Class: Kotoshu::Components::PosTagger Abstract

Inherits:

Object

Object
Kotoshu::Components::PosTagger

show all

Defined in:: lib/kotoshu/components/pos_tagger.rb

Overview

This class is abstract.

Subclasses must implement #tag

Base class for POS (Part-of-Speech) taggers.

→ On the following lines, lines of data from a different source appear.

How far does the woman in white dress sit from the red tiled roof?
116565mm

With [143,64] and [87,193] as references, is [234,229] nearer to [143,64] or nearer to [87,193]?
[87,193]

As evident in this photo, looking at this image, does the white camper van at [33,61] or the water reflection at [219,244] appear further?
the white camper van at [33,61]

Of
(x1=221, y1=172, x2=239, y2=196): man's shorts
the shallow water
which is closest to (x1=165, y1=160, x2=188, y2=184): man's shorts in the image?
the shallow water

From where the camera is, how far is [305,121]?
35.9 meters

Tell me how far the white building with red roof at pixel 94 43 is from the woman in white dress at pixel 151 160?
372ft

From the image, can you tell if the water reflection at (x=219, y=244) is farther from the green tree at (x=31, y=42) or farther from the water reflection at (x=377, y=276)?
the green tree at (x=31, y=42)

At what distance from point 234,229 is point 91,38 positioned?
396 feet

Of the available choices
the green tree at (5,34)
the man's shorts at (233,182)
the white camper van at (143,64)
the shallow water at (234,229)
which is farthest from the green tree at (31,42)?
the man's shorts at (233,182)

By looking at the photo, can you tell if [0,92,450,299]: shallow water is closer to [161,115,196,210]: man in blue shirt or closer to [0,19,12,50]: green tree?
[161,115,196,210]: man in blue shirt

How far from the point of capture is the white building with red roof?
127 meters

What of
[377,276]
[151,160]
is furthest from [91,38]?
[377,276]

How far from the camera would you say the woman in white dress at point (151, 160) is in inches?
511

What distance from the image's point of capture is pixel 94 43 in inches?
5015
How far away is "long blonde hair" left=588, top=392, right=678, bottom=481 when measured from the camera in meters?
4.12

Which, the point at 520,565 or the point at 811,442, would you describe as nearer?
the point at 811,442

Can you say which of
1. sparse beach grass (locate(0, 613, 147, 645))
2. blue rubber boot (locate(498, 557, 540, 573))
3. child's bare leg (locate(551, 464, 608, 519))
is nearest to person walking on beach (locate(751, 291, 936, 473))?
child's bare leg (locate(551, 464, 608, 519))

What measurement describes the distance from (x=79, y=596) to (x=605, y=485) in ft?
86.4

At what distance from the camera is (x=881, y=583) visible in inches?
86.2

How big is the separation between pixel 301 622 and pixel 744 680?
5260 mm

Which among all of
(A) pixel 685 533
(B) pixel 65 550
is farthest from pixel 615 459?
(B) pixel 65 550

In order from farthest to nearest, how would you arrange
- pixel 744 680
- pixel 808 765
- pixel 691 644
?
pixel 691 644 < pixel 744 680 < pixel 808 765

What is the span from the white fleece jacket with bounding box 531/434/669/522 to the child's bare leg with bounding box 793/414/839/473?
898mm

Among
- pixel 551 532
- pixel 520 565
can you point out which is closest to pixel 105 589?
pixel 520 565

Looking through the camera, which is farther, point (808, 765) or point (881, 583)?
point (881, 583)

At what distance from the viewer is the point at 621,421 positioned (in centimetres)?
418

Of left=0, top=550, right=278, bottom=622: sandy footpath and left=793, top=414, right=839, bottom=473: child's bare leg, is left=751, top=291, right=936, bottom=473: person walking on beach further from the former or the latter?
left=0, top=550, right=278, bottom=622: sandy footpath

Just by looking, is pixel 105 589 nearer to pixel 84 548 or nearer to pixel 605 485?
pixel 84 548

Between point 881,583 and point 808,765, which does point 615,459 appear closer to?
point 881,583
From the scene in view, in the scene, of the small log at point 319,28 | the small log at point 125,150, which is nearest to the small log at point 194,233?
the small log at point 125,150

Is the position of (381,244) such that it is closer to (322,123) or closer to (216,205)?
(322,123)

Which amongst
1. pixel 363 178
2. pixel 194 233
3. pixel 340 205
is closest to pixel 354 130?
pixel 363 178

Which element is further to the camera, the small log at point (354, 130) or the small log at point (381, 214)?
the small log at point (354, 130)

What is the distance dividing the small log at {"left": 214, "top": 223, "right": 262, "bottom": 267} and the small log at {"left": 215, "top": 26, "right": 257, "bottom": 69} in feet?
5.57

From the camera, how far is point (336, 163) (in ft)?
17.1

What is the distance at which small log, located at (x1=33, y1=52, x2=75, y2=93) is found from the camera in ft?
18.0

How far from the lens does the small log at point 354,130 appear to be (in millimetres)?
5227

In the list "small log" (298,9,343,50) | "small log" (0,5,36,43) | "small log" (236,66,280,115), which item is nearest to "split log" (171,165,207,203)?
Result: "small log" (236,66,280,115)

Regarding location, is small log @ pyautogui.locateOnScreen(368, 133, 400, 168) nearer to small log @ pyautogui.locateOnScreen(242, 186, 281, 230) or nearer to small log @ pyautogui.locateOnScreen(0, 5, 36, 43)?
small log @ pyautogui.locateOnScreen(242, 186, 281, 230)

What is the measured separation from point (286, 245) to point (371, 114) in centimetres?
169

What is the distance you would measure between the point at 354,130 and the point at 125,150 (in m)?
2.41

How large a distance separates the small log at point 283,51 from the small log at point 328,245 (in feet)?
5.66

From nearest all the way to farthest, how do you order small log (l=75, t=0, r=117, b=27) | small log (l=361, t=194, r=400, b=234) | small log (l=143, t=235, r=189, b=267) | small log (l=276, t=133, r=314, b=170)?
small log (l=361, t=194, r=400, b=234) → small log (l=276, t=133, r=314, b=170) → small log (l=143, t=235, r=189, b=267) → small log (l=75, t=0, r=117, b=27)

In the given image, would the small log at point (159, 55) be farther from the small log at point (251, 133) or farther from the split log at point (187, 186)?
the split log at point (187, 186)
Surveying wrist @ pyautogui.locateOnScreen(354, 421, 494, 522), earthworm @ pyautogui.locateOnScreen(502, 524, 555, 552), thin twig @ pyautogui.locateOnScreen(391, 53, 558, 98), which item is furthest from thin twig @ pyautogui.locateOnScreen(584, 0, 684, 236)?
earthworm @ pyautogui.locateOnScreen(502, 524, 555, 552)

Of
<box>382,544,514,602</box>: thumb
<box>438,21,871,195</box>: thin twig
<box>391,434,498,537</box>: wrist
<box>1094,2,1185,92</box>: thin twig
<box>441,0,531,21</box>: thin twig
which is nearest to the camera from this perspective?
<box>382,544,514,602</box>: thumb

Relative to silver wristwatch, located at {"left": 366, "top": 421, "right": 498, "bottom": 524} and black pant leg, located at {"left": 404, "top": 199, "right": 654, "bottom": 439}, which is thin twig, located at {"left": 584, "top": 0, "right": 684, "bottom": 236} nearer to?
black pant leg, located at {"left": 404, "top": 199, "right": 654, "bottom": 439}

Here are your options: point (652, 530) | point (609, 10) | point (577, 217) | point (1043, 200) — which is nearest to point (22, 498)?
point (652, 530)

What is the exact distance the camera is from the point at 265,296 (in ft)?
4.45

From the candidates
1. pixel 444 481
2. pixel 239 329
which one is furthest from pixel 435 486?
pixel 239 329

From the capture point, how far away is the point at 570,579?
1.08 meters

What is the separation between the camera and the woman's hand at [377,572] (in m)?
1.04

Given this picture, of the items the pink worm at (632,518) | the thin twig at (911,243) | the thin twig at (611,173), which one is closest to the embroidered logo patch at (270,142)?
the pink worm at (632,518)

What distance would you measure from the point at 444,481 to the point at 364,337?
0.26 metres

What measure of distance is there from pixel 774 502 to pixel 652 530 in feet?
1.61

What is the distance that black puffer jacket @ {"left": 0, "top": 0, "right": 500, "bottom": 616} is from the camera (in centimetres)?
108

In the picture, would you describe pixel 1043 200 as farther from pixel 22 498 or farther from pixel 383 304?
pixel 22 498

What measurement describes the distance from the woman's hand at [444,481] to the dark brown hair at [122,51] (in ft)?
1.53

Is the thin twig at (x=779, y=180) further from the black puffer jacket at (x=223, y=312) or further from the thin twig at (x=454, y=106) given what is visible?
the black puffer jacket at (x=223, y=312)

POS taggers assign grammatical categories (NOUN, VERB, ADJ, etc.) to tokens. Different languages use different POS tagging strategies:

Latin scripts: Dictionary-based (Hunspell flags → POS tags)
CJK: Integrated with morphological analysis (tokenizer provides POS)
German: Compound word decomposition affects tagging

Common POS tags (Penn Treebank style):

CC: Coordinating conjunction
CD: Cardinal number
DT: Determiner
EX: Existential there
FW: Foreign word
IN: Preposition or subordinating conjunction
JJ: Adjective
JJR: Adjective, comparative
JJS: Adjective, superlative
LS: List item marker
MD: Modal
NN: Noun, singular or mass
NNS: Noun, plural
NNP: Proper noun, singular
NNPS: Proper noun, plural
PDT: Predeterminer
POS: Possessive ending
PRP: Personal pronoun
PRP$: Possessive pronoun
RB: Adverb
RBR: Adverb, comparative
RBS: Adverb, superlative
RP: Particle
SYM: Symbol
TO: to
UH: Interjection
VB: Verb, base form
VBD: Verb, past tense
VBG: Verb, gerund or present participle
VBN: Verb, past participle
VBP: Verb, non-3rd person singular present
VBZ: Verb, 3rd person singular present
WDT: Wh-determiner
WP: Wh-pronoun
WP$: Possessive wh-pronoun
WRB: Wh-adverb

Language-specific tags:

CJK uses its own tagset (e.g., Japanese: 名詞, 動詞, etc.)
German uses STTS tagset

Examples:

Tagging tokens

tagger = EnglishPosTagger.new(aff_path: "en_US.aff", dic_path: "en_US.dic")
tokens = [
  { token: "The", position: 0, length: 3 },
  { token: "dog", position: 4, length: 3 },
  { token: "runs", position: 8, length: 4 }
]
tagged = tagger.tag(tokens)
# => [
#      { token: "The", position: 0, length: 3, pos_tag: "DET", lemma: "the" },
#      { token: "dog", position: 4, length: 3, pos_tag: "NOUN", lemma: "dog" },
#      { token: "runs", position: 8, length: 4, pos_tag: "VERB", lemma: "run" }
#    ]

Direct Known Subclasses

Languages::English::POSTagger, Languages::French::POSTagger, Languages::German::POSTagger, Languages::Japanese::POSTagger, Languages::Portuguese::POSTagger, Languages::Russian::POSTagger, Languages::Spanish::POSTagger

Instance Method Summary collapse

#tag(tokens) ⇒ Array<Hash> abstract

Tag tokens with POS information.
#tag_word(word) ⇒ Hash

Tag a single word.

Instance Method Details

#tag(tokens) ⇒ `Array<Hash>`

This method is abstract.

Subclasses must implement

Tag tokens with POS information.

Takes an array of token hashes (from Tokenizer#tokenize) and adds:

:pos_tag (String, nil) - POS category (NOUN, VERB, etc.) or nil if unknown
:lemma (String, nil) - Lemma/base form or nil if unknown

Parameters:

tokens (Array<Hash>) —

Array of token hashes from Tokenizer

Returns:

(Array<Hash>) —

Token hashes with added :pos_tag and :lemma keys

Raises:

(NotImplementedError) —

if not implemented by subclass



81
82
83

# File 'lib/kotoshu/components/pos_tagger.rb', line 81

def tag(tokens)
  raise NotImplementedError, "#{self.class} must implement #tag"
end

#tag_word(word) ⇒ `Hash`

Tag a single word.

Convenience method for single-word tagging.